> _PROBLEM REQUIREMENTS_: Retrieve each line that contains the word "overlap" from the entries below.

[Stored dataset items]

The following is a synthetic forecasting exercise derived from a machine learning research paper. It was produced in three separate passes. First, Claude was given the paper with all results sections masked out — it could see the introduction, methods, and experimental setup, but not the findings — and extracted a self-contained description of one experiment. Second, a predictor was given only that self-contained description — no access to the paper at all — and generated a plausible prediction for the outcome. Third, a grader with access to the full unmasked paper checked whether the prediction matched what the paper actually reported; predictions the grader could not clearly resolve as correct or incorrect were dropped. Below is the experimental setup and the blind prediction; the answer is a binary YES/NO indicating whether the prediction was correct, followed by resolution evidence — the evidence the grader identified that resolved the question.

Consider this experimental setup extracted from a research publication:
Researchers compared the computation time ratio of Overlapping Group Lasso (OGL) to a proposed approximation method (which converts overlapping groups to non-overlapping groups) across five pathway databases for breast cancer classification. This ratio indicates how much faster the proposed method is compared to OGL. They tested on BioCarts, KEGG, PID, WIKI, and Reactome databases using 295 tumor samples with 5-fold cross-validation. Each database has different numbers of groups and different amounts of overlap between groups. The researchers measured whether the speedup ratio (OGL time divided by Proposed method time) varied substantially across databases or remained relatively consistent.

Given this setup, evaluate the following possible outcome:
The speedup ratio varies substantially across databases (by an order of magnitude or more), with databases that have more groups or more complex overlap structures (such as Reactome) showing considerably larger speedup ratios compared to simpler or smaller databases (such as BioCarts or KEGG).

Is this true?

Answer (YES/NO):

> _RESPONSE TO THIS TASK_:
Researchers compared the computation time ratio of Overlapping Group Lasso (OGL) to a proposed approximation method (which converts overlapping groups to non-overlapping groups) across five pathway databases for breast cancer classification. This ratio indicates how much faster the proposed method is compared to OGL. They tested on BioCarts, KEGG, PID, WIKI, and Reactome databases using 295 tumor samples with 5-fold cross-validation. Each database has different numbers of groups and different amounts of overlap between groups. The researchers measured whether the speedup ratio (OGL time divided by Proposed method time) varied substantially across databases or remained relatively consistent.
The speedup ratio varies substantially across databases (by an order of magnitude or more), with databases that have more groups or more complex overlap structures (such as Reactome) showing considerably larger speedup ratios compared to simpler or smaller databases (such as BioCarts or KEGG).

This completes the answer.